FIG. 3 is a flow diagram of a routine that enables single-action ordering for a customer.
FIG. 4 is a flow diagram of a routine to generate a Web page in which single-action ordering is enabled.
FIG. 5 is a flow diagram of a routine which processes a single-action order.
FIG. 6 is a flow diagram of a routine for generating a single-action order summary Web page.
FIG. 7 is a flow diagram of a routine that implements an expedited order selection algorithm.
FIGS. 8A-8C illustrate a hierarchical data entry mechanism in one embodiment.
Step 4: Now Read Claim 1.
We claim: 1. A method of placing an order for an item comprising: under control of a client system, displaying information identifying the item; and in response to only a single action being performed, sending a request to order the item along with an identifier of a purchaser of the item to a server system; under control of a single-action ordering component of the server system, receiving the request; retrieving additional information previously stored for the purchaser identified by the identifier in the received request; and generating an order to purchase the requested item for the purchaser identified by the identifier in the received request using the retrieved additional information; and fulfilling the generated order to complete purchase of the item whereby the item is ordered without using a shopping cart ordering model.

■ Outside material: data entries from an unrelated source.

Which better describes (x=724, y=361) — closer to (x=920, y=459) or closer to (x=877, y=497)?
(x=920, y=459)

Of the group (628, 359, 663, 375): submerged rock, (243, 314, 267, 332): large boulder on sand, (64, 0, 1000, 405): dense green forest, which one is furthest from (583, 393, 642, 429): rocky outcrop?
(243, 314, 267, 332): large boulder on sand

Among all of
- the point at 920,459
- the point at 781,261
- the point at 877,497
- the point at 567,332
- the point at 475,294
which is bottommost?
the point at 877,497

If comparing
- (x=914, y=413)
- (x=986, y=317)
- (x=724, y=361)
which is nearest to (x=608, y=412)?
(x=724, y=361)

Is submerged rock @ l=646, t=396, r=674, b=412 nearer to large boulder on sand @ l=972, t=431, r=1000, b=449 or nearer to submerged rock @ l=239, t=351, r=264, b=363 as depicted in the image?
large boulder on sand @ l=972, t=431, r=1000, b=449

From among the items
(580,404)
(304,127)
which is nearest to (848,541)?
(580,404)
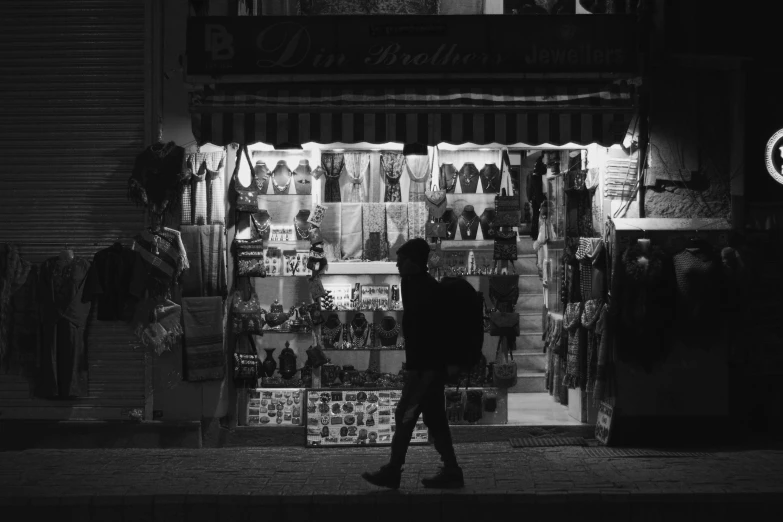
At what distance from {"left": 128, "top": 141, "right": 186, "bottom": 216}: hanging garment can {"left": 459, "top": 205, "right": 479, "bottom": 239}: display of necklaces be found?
131 inches

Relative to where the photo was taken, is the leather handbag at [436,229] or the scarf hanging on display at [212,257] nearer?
the scarf hanging on display at [212,257]

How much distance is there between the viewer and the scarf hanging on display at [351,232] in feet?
37.4

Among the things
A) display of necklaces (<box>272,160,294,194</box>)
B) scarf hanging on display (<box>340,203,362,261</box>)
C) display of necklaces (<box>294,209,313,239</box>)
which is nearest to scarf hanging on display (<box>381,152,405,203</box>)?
A: scarf hanging on display (<box>340,203,362,261</box>)

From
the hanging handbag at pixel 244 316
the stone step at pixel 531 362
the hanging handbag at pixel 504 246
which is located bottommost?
the stone step at pixel 531 362

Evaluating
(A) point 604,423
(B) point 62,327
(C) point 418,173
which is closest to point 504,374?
(A) point 604,423

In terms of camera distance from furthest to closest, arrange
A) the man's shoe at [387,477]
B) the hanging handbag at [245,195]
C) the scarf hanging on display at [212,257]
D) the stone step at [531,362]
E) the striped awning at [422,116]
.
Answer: the stone step at [531,362], the hanging handbag at [245,195], the scarf hanging on display at [212,257], the striped awning at [422,116], the man's shoe at [387,477]

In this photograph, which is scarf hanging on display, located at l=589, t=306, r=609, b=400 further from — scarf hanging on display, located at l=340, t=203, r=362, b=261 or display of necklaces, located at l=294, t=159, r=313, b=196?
display of necklaces, located at l=294, t=159, r=313, b=196

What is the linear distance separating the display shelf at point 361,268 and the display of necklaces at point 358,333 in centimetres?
50

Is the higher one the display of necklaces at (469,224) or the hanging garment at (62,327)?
the display of necklaces at (469,224)

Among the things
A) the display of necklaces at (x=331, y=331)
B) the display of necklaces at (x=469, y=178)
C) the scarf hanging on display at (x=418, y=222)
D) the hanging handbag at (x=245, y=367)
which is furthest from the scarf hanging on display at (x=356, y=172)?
the hanging handbag at (x=245, y=367)

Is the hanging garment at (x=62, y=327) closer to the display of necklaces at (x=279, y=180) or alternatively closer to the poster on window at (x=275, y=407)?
the poster on window at (x=275, y=407)

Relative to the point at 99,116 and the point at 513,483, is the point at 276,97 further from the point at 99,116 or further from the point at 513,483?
the point at 513,483

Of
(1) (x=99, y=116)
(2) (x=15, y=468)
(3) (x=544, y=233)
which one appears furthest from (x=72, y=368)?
(3) (x=544, y=233)

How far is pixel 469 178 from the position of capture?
11477 mm
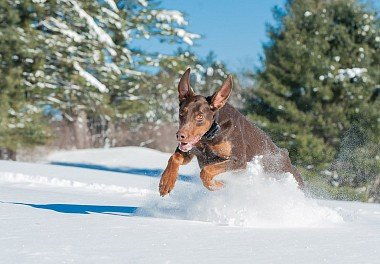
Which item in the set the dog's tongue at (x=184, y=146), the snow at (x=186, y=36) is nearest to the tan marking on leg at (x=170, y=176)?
the dog's tongue at (x=184, y=146)

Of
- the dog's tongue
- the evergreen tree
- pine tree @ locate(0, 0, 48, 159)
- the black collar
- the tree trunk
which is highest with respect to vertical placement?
the black collar

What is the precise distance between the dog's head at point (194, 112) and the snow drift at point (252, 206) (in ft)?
2.01

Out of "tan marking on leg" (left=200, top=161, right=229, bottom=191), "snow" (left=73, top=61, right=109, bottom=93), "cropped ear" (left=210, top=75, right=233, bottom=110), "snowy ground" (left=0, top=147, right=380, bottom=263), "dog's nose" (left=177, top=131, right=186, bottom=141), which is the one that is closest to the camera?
"snowy ground" (left=0, top=147, right=380, bottom=263)

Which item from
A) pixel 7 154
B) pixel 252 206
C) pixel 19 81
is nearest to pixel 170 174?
pixel 252 206

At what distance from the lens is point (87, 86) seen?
24094 mm

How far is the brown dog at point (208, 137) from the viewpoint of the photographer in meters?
5.65

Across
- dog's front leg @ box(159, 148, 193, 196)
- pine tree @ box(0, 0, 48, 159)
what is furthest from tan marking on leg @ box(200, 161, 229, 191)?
pine tree @ box(0, 0, 48, 159)

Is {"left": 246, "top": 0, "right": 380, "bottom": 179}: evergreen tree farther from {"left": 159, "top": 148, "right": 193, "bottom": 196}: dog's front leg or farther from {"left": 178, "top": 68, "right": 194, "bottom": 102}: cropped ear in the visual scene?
{"left": 159, "top": 148, "right": 193, "bottom": 196}: dog's front leg

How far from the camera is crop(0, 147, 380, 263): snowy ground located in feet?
12.7

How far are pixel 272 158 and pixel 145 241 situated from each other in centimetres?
291

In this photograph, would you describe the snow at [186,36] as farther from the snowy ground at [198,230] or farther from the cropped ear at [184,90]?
the cropped ear at [184,90]

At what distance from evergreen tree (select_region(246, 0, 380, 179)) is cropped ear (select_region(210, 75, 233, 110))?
13.4 m

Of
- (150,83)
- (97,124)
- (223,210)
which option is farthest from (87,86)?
(223,210)

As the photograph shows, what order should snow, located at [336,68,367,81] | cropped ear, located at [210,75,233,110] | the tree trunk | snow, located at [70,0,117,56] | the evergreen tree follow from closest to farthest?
1. cropped ear, located at [210,75,233,110]
2. the evergreen tree
3. snow, located at [336,68,367,81]
4. snow, located at [70,0,117,56]
5. the tree trunk
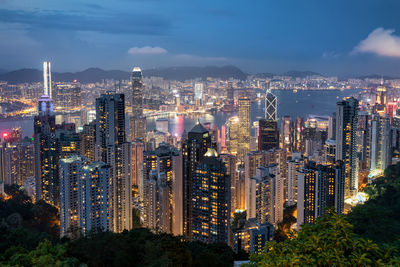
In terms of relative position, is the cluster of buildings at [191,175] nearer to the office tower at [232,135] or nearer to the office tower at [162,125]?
the office tower at [232,135]

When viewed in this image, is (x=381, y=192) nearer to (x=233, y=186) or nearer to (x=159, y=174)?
(x=233, y=186)

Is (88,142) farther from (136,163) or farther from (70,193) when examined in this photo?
(70,193)

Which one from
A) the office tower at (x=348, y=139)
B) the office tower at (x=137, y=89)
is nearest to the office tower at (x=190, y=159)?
the office tower at (x=348, y=139)

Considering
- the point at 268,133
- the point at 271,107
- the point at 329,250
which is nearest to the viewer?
the point at 329,250

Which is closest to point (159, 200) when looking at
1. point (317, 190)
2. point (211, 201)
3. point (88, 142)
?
point (211, 201)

First, the claim describes the same things we've read in the patent's abstract, the background of the invention, and the summary of the invention. If you are on the hunt for patents discussing e-commerce ordering systems, this one might be a good one to add to the pile for a full read. Second, what is this about without using a shopping cart ordering model? Interesting things show up in the claims that aren't exactly the same as the other information we've read so far. Hold that thought.
Next check and see what kinds of features are in the dependent claims:
2. The method of claim 1 wherein the displaying of information includes displaying information indicating the single action.
3. The method of claim 1 wherein the single action is clicking a button.
4. The method of claim 1 wherein the single action is speaking of a sound.
So basically we have the idea of what other ways the invention works — by clicking a button, by having a visual cue, or by saying words like, "Buy Now".
Ok, the patent guys are screaming gotcha. This patent was reexamined and Claim 1, which says without using a shopping cart ordering model, was altered on reexamination. But here we are trying to decide what a patent is about and whether we want to invest the time to read the entire patent. If you add the patent to your read pile, you will see the note indicating that the patent had been reexamined. If you decide to read the patent, make sure to read the Reexamination certificate. They are always an adventure.
Step 5: Browse Around
There are lot of interesting things on this patent. The first named inventor is Peri Hartman, but the second inventor listed is Jeff Bezos, ecommerce luminary. The prior art references two earlier patents from Mr. Bezos. If you look at the image of the reexamination certificate you will see that the list of prior art exploded when the patent was reexamined. Check it out, if you shop on line it's fascinating. A browse around will help you quickly assess a patent's relevance to your search.